## Reading text
● ● ● ● ●

Discover: How did you incorporate debate, and what was the result?
Dingle: We developed a study where we divided students into two groups to learn about Henoch-Schönlein Purpura. One group received a traditional lecture, and a second group received case study materials a week ahead of time followed by a debate during class time.
Fleming: We wanted to know if, by using debate as an active learning method, students would learn the basic subject material of the topic, in addition to gaining other clinical reasoning skills.
Dingle: Exactly. In the debate group, we asked half the students to argue in favor of steroid treatment and half against steroid treatment. Through pre- and post-tests, we confirmed all the students learned the material. But in a follow-up survey three months later, over 87 percent of students in the debate group said they applied the literature research skills they used in the sessions to the direct care of a patient, compared to only half the students in the lecture group.
Discover: Why do you think that is?
Dingle: After we held the debates, we debriefed. I asked how the debate went, and how the preparation went. Students expressed how they had expected the answer to be clear, and for it to be easy, but when they went to the literature they found there was evidence to support both sides. Going through the process helped them appreciate how to weigh different kinds of evidence to make a clinical decision. Students also expressed that explaining their findings to peers was a beneficial practice for later explaining concepts to patients and families.
Fleming: A key element of this study was that students employed physician traits that can be more difficult to teach and measure than knowledge. As doctors, we have to be able to professionally disagree and have evidence-based discussion without jousting. Debates allow students to build and practice skills that have traditionally just been modeled.
Discover: How did you decide on this approach?

● ● ● ● ●

## Data for analysis
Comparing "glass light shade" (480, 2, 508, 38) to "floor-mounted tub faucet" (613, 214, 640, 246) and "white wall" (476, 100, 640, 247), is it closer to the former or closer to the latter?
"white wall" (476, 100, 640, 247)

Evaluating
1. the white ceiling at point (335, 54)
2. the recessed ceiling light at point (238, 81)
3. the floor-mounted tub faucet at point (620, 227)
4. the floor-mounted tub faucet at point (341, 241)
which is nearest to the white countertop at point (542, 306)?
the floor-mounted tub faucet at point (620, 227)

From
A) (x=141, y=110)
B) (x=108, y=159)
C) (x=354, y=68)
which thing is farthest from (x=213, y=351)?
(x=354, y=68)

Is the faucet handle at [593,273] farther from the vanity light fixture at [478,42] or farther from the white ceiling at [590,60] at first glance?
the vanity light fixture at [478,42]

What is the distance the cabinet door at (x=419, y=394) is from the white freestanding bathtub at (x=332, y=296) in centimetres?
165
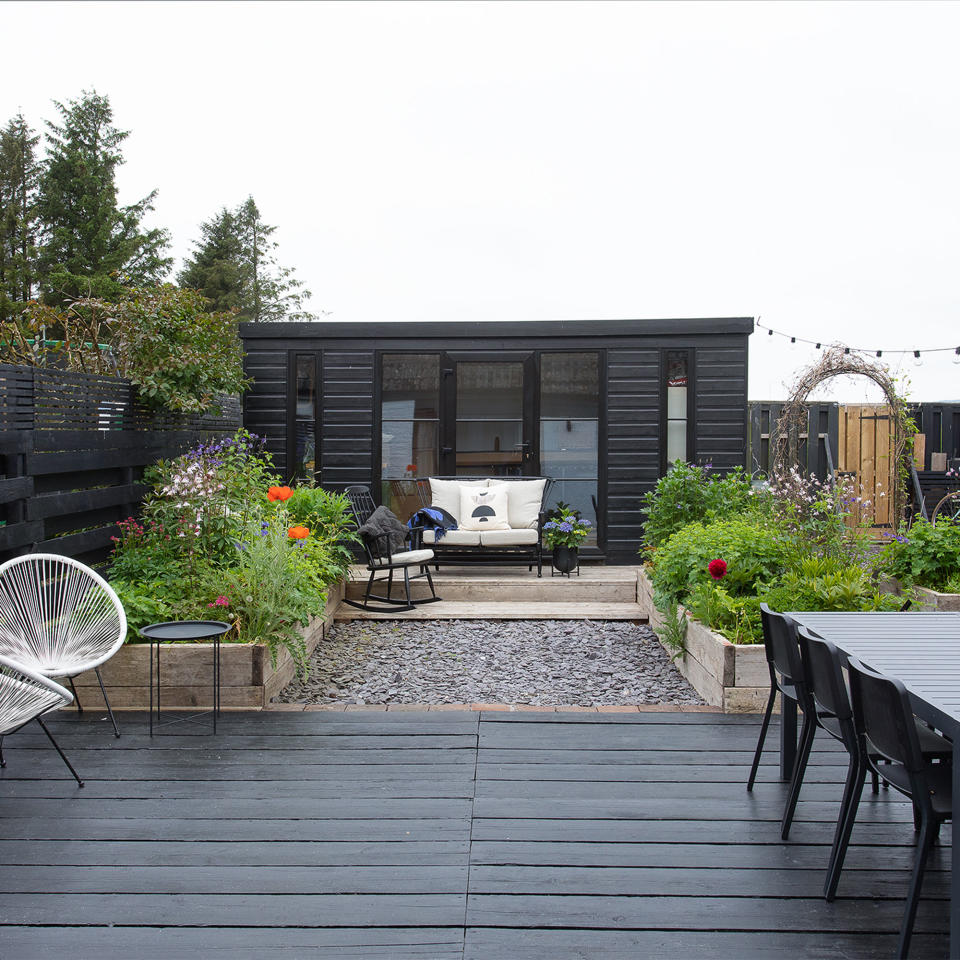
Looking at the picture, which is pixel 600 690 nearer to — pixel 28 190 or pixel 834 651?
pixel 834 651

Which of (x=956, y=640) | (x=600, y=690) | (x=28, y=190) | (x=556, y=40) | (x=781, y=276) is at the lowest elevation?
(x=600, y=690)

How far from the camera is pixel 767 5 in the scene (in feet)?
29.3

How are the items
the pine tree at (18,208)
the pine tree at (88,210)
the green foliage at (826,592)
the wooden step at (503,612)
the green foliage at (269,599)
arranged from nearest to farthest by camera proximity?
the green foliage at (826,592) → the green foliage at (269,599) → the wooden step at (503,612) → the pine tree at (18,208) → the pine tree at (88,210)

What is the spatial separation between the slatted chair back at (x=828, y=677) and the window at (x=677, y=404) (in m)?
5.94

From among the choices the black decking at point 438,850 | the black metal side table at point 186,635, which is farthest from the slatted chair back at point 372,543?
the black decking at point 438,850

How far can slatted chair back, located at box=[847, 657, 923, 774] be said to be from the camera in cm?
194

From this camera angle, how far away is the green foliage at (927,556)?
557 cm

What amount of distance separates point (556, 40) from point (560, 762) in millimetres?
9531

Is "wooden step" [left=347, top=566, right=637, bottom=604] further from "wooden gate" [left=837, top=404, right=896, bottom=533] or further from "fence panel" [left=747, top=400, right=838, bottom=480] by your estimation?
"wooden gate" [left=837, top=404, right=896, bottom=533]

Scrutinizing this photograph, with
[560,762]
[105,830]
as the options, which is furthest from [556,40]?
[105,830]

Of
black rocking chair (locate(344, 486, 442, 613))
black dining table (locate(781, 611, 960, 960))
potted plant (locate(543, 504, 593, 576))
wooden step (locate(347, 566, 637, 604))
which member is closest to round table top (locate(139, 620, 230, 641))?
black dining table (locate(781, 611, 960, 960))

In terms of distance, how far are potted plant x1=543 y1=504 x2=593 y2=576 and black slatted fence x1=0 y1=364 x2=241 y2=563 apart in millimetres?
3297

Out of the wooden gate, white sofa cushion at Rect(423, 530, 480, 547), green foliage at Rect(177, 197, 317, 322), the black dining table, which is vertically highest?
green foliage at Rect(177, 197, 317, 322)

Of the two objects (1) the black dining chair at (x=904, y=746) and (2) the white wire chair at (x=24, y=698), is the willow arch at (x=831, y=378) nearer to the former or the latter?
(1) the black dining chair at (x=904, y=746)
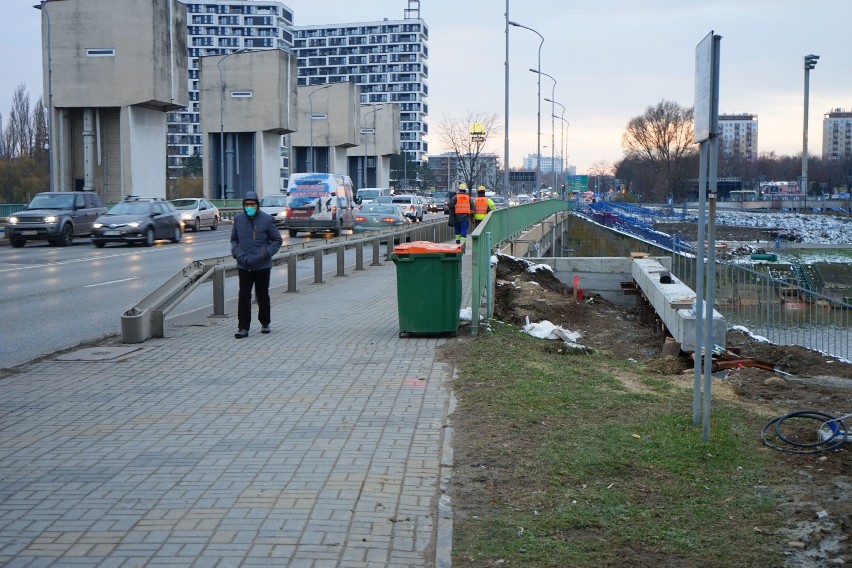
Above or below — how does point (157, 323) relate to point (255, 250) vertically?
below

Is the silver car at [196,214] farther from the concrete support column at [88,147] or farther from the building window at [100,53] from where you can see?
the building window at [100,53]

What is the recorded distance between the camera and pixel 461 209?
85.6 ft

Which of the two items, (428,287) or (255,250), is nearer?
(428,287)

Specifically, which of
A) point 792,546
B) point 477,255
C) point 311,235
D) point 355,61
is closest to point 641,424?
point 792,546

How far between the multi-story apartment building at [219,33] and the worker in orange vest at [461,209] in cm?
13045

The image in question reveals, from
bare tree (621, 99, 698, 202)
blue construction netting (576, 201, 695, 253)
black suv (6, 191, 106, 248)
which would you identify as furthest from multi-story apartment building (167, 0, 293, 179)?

● ● ● ● ●

## Activity
Please resume the interview on using debate to teach medical students, starting after its last line. The listing comes from a separate source.

## Answer to this problem
Fleming: The first time I used debate for teaching was in place of a journal club. I didn’t want the students to just sit in a classroom and listen to presentations. Instead, I set up a debate, and the students were extremely engaged. One student came up to me afterward and said it was much harder – they had put in much more effort and were much more engaged in the process then they normally would be for a journal club. Instead of simply finding an answer, they read all the information for every viewpoint, to avoid being ‘caught off-guard’ during the debate. The competition aspect really resonated.
Dingle: This project was also an extension of work by Amy and our colleague T. Brent Graham, M.D., director of pediatric rheumatology at Vanderbilt – he’s who connected the two of us.
“Debates allow students to build and practice skills that have traditionally just been modeled.”
Discover: Are you considering other opportunities to apply these approaches?
Dingle: I’m interested in implementing debate-style sessions at the department level. There are so many diagnostic approaches and treatments that don’t have clear evidence in the literature. I’d like to create debate teams that cross the educational spectrum, with an attending, a nurse practitioner, a resident, a medical student and others involved in our clinic.
Fleming: For continuing education, a lot of people are looking for ways to learn that reflect what they’re actually doing in their job. Debate-style sessions could have huge benefits. There’s so much more to learn about how to work inter-professionally and valuing the contributions of everyone on a team. Plus, it’s fun. Constantly learning in the same way can foster boredom or disinterest. There’s a benefit to simply changing it up.